━━ Records for this exercise

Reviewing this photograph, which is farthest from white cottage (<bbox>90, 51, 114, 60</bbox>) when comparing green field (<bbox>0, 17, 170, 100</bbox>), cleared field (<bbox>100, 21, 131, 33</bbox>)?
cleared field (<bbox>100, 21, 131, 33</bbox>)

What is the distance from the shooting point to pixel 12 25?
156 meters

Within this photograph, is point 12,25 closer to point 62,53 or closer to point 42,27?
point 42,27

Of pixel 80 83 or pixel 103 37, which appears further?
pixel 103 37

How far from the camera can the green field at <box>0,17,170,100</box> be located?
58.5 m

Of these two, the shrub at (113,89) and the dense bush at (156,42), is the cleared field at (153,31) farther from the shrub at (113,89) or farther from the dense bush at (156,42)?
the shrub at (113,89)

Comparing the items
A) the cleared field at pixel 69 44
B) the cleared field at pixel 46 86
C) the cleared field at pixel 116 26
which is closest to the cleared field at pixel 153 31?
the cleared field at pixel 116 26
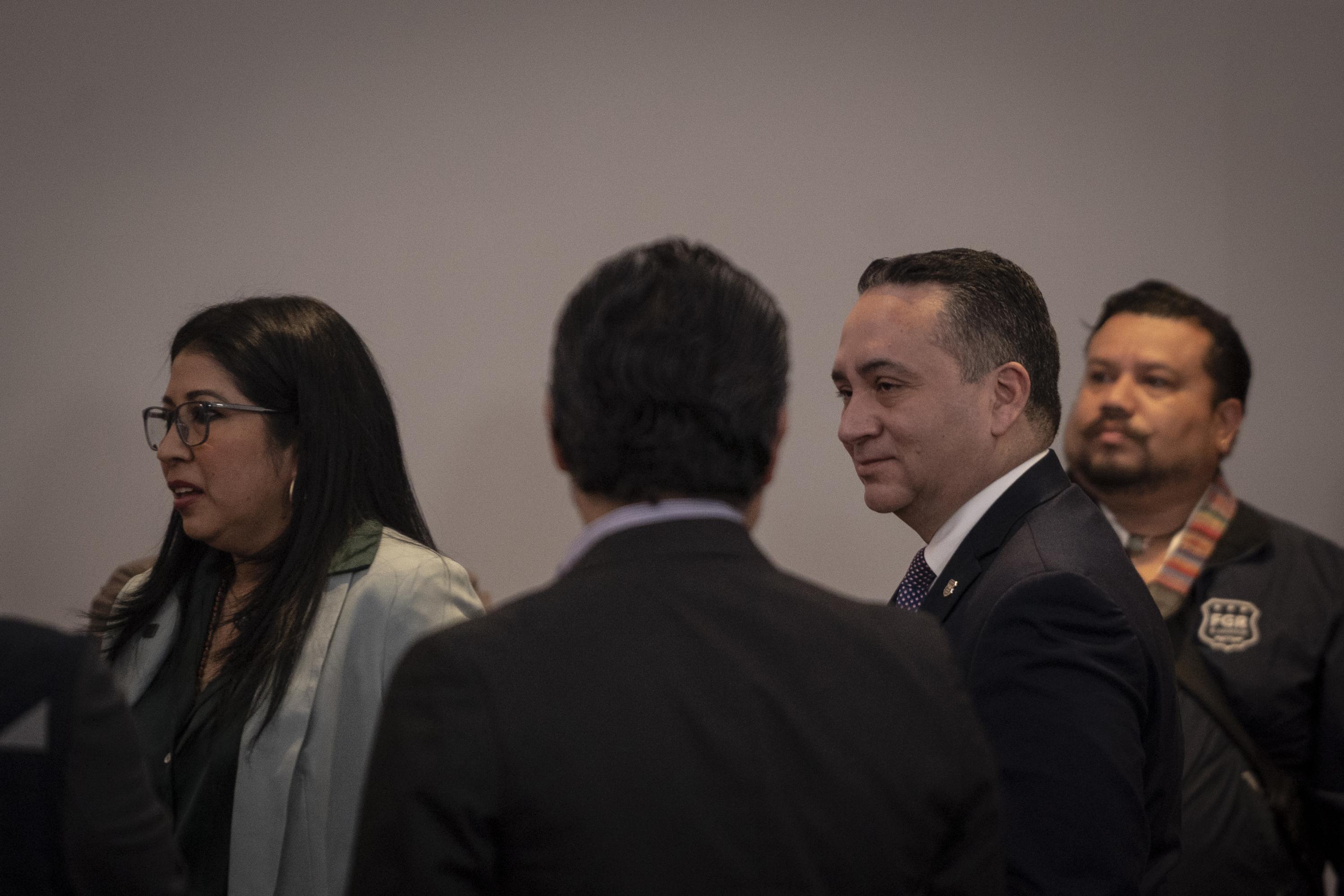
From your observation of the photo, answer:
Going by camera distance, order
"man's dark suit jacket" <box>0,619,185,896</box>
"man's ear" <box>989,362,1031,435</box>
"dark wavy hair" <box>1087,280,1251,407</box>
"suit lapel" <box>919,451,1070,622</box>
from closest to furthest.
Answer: "man's dark suit jacket" <box>0,619,185,896</box> → "suit lapel" <box>919,451,1070,622</box> → "man's ear" <box>989,362,1031,435</box> → "dark wavy hair" <box>1087,280,1251,407</box>

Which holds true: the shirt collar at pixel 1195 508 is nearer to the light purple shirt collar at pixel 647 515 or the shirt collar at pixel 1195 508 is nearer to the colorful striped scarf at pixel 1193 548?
the colorful striped scarf at pixel 1193 548

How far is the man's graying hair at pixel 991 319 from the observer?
1.78 metres

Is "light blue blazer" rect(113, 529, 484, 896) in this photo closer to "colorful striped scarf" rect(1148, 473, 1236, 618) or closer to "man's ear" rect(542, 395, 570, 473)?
"man's ear" rect(542, 395, 570, 473)

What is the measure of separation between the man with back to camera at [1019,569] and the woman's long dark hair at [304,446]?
0.82 metres

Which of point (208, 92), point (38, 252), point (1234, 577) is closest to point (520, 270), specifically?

━━━━

* Required work *
Write out every line of the items above as a numbered list, skipping blank lines and leaving out the pictures.

* The solution *
1. Reviewing this photograph, which is farthest from white cottage (<bbox>90, 51, 114, 60</bbox>) when comparing green field (<bbox>0, 17, 170, 100</bbox>), cleared field (<bbox>100, 21, 131, 33</bbox>)?
2. cleared field (<bbox>100, 21, 131, 33</bbox>)
3. What is the distance from the shooting point to pixel 12 25?
4. 156 meters
5. Within this photograph, is point 12,25 closer to point 62,53 or closer to point 42,27?
6. point 42,27
7. Of pixel 80 83 or pixel 103 37, which appears further?
8. pixel 103 37
9. How far from the camera can the green field at <box>0,17,170,100</box> be located?
10. 58.5 m
11. Of these two, the shrub at (113,89) and the dense bush at (156,42), is the cleared field at (153,31) farther from the shrub at (113,89) or farther from the dense bush at (156,42)?
12. the shrub at (113,89)
13. Comparing the items
14. A) the cleared field at pixel 69 44
15. B) the cleared field at pixel 46 86
16. C) the cleared field at pixel 116 26
17. which is closest to the cleared field at pixel 153 31?
18. the cleared field at pixel 116 26
19. From your observation of the photo, answer:
20. Going by camera distance, order
21. "man's dark suit jacket" <box>0,619,185,896</box>
22. "man's ear" <box>989,362,1031,435</box>
23. "dark wavy hair" <box>1087,280,1251,407</box>
24. "suit lapel" <box>919,451,1070,622</box>
25. from closest to furthest.
26. Answer: "man's dark suit jacket" <box>0,619,185,896</box> → "suit lapel" <box>919,451,1070,622</box> → "man's ear" <box>989,362,1031,435</box> → "dark wavy hair" <box>1087,280,1251,407</box>
27. Which holds true: the shirt collar at pixel 1195 508 is nearer to the light purple shirt collar at pixel 647 515 or the shirt collar at pixel 1195 508 is nearer to the colorful striped scarf at pixel 1193 548?
28. the colorful striped scarf at pixel 1193 548
29. How far is the man's graying hair at pixel 991 319 from the observer?
30. 1.78 metres
31. Is "light blue blazer" rect(113, 529, 484, 896) in this photo closer to "colorful striped scarf" rect(1148, 473, 1236, 618) or closer to "man's ear" rect(542, 395, 570, 473)?
32. "man's ear" rect(542, 395, 570, 473)
33. What is the measure of separation between the man with back to camera at [1019,569] and the woman's long dark hair at [304,446]?
34. 0.82 metres
35. Which of point (208, 92), point (38, 252), point (1234, 577) is closest to point (520, 270), specifically?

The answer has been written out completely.